Below are records; copy exactly the line containing "Tanzania, site F05, 2011-04-19" and every line after it, through the last.

***** MATERIAL TO PROCESS *****

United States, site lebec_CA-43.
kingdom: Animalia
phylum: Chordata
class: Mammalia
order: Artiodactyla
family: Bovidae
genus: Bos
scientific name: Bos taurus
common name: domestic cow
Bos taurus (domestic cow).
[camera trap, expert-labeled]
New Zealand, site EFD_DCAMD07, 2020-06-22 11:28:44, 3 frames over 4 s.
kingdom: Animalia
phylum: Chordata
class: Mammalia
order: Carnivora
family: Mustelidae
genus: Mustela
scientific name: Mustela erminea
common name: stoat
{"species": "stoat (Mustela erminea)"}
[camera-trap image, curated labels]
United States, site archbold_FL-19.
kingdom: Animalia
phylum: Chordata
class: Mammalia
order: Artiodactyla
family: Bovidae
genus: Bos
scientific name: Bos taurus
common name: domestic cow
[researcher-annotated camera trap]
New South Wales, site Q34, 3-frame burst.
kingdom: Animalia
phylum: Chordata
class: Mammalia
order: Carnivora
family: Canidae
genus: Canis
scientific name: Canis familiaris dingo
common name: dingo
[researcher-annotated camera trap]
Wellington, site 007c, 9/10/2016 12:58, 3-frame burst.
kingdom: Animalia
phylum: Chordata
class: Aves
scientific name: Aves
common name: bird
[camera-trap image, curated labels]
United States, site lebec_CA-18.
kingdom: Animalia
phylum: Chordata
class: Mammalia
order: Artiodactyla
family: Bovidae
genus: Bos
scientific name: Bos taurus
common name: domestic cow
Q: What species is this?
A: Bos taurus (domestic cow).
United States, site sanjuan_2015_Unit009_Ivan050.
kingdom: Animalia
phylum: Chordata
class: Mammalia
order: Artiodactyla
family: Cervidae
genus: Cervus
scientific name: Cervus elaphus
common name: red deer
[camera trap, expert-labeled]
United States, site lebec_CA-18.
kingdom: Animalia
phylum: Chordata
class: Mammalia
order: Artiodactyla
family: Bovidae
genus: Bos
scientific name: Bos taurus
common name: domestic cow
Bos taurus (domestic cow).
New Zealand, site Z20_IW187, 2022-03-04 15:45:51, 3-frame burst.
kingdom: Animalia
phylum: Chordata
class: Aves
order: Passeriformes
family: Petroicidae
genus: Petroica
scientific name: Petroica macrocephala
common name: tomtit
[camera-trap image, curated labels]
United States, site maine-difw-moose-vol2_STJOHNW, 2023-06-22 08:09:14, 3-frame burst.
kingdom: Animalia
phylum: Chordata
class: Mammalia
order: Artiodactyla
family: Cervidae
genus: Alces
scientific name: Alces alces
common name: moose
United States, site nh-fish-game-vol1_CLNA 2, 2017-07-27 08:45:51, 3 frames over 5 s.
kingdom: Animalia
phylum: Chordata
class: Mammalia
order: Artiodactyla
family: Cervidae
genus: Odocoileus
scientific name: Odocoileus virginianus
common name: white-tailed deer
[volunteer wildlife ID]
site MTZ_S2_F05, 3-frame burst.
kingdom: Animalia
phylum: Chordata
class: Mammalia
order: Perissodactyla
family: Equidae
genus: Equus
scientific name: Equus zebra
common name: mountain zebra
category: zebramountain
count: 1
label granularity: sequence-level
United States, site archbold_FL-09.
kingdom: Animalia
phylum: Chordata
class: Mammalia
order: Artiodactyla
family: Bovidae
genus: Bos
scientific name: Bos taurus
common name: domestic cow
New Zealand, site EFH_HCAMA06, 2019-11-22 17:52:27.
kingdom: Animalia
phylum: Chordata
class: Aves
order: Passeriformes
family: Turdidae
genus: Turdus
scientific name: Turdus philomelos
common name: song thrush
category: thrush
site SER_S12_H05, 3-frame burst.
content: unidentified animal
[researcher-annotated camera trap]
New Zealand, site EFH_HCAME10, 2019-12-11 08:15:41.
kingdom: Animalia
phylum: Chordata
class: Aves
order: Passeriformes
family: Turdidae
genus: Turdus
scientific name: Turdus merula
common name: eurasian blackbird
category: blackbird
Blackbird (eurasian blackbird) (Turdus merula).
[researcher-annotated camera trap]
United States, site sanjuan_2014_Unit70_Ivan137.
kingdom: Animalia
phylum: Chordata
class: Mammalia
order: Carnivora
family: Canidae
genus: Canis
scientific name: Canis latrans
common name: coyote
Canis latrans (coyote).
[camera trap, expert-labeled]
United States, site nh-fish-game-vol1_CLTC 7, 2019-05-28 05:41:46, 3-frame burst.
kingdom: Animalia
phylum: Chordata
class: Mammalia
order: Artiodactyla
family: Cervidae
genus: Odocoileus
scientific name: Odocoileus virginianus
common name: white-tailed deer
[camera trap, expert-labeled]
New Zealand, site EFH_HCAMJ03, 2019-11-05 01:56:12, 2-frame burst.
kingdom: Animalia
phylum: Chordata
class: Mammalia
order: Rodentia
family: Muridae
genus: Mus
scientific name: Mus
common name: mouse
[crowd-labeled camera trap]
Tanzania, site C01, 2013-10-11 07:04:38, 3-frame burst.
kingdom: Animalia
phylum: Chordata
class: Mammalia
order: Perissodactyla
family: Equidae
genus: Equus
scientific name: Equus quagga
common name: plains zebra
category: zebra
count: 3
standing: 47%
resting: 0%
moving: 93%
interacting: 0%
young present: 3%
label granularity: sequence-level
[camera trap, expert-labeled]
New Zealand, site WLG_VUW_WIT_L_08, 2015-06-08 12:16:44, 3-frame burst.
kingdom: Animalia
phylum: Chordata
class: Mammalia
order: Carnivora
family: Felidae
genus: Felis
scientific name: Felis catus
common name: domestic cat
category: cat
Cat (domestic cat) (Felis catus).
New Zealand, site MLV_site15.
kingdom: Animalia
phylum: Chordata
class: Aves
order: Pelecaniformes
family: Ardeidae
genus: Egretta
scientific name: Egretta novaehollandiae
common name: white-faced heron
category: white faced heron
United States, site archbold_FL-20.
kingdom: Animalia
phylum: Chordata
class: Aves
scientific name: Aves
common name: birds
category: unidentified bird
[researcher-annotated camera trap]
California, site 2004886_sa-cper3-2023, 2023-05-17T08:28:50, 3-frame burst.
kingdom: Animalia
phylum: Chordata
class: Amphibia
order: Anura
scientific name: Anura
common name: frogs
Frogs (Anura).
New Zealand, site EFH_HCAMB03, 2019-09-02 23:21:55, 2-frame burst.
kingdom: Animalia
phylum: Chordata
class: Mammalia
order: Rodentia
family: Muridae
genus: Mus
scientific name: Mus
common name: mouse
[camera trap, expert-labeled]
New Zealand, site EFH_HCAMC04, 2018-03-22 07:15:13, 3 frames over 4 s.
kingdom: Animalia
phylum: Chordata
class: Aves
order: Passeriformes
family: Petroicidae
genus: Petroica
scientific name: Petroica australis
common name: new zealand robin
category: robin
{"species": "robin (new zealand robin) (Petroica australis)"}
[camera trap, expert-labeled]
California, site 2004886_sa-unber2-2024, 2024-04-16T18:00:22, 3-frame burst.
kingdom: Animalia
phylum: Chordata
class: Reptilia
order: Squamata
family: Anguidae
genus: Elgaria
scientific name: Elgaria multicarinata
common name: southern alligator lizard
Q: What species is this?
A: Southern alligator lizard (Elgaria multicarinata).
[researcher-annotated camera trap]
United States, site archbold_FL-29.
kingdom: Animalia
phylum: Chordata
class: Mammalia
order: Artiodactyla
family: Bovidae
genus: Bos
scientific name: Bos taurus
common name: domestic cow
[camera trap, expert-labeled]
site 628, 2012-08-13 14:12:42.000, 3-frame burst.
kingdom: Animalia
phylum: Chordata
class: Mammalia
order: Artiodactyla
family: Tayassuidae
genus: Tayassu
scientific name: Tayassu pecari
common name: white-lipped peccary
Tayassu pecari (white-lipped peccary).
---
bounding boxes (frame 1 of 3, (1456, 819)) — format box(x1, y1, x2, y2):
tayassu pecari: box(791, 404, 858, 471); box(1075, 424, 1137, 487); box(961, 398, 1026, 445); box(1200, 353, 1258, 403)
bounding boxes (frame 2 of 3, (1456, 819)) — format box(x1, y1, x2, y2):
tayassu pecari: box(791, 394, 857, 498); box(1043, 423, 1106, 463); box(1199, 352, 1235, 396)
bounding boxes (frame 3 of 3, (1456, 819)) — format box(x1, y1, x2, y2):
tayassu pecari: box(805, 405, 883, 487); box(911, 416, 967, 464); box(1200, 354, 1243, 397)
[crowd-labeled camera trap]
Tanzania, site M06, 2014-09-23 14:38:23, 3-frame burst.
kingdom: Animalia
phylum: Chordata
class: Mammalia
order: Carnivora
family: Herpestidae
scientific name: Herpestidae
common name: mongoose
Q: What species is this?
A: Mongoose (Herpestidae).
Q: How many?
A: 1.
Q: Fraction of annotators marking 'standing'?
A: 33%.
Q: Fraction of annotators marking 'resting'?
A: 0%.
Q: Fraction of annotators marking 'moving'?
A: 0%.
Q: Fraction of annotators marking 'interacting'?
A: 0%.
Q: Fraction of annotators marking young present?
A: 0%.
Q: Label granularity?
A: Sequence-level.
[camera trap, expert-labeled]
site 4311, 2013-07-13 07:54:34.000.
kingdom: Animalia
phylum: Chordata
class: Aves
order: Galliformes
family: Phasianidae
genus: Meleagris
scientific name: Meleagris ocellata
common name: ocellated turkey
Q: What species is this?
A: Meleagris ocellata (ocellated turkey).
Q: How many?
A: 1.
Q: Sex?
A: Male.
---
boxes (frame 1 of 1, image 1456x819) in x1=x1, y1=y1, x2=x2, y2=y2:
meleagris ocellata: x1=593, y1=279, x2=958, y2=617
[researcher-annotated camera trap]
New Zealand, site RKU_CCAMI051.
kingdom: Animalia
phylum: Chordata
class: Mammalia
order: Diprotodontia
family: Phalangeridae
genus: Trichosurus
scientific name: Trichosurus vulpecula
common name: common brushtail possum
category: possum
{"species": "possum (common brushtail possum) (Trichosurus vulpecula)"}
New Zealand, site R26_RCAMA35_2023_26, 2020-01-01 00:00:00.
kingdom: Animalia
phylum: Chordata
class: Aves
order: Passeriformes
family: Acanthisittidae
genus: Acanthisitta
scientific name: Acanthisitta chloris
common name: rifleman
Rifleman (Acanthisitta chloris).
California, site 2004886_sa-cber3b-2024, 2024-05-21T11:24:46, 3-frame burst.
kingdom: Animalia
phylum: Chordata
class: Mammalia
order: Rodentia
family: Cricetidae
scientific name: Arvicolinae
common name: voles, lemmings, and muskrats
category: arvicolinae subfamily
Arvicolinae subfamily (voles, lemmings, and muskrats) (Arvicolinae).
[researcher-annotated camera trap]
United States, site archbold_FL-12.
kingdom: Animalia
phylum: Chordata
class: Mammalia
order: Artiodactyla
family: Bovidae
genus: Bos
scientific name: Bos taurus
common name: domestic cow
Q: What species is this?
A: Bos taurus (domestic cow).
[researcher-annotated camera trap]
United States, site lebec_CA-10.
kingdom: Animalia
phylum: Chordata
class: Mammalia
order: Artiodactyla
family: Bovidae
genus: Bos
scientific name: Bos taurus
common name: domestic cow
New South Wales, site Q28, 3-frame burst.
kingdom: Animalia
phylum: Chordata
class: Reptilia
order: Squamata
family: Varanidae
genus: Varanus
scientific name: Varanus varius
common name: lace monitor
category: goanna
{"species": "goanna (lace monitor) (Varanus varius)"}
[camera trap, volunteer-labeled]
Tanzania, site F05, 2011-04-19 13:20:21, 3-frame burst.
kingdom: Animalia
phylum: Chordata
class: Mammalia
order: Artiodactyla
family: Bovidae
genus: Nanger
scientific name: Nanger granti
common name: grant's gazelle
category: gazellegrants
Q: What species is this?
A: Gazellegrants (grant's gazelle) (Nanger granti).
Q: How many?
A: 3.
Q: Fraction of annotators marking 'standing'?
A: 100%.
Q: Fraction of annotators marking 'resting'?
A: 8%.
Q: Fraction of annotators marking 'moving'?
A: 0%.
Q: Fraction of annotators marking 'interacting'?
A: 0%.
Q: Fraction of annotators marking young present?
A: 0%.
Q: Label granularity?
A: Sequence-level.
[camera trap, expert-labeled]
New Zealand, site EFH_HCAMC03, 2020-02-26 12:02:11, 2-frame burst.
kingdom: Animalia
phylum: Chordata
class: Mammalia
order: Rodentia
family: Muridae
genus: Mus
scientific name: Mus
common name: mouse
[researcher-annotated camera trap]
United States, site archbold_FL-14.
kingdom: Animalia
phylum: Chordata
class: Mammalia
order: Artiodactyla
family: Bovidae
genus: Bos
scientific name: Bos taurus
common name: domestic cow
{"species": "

*****

• **WRITTEN ANSWER**
Tanzania, site F05, 2011-04-19 13:20:21, 3-frame burst.
kingdom: Animalia
phylum: Chordata
class: Mammalia
order: Artiodactyla
family: Bovidae
genus: Nanger
scientific name: Nanger granti
common name: grant's gazelle
category: gazellegrants
Q: What species is this?
A: Gazellegrants (grant's gazelle) (Nanger granti).
Q: How many?
A: 3.
Q: Fraction of annotators marking 'standing'?
A: 100%.
Q: Fraction of annotators marking 'resting'?
A: 8%.
Q: Fraction of annotators marking 'moving'?
A: 0%.
Q: Fraction of annotators marking 'interacting'?
A: 0%.
Q: Fraction of annotators marking young present?
A: 0%.
Q: Label granularity?
A: Sequence-level.
[camera trap, expert-labeled]
New Zealand, site EFH_HCAMC03, 2020-02-26 12:02:11, 2-frame burst.
kingdom: Animalia
phylum: Chordata
class: Mammalia
order: Rodentia
family: Muridae
genus: Mus
scientific name: Mus
common name: mouse
[researcher-annotated camera trap]
United States, site archbold_FL-14.
kingdom: Animalia
phylum: Chordata
class: Mammalia
order: Artiodactyla
family: Bovidae
genus: Bos
scientific name: Bos taurus
common name: domestic cow
{"species": "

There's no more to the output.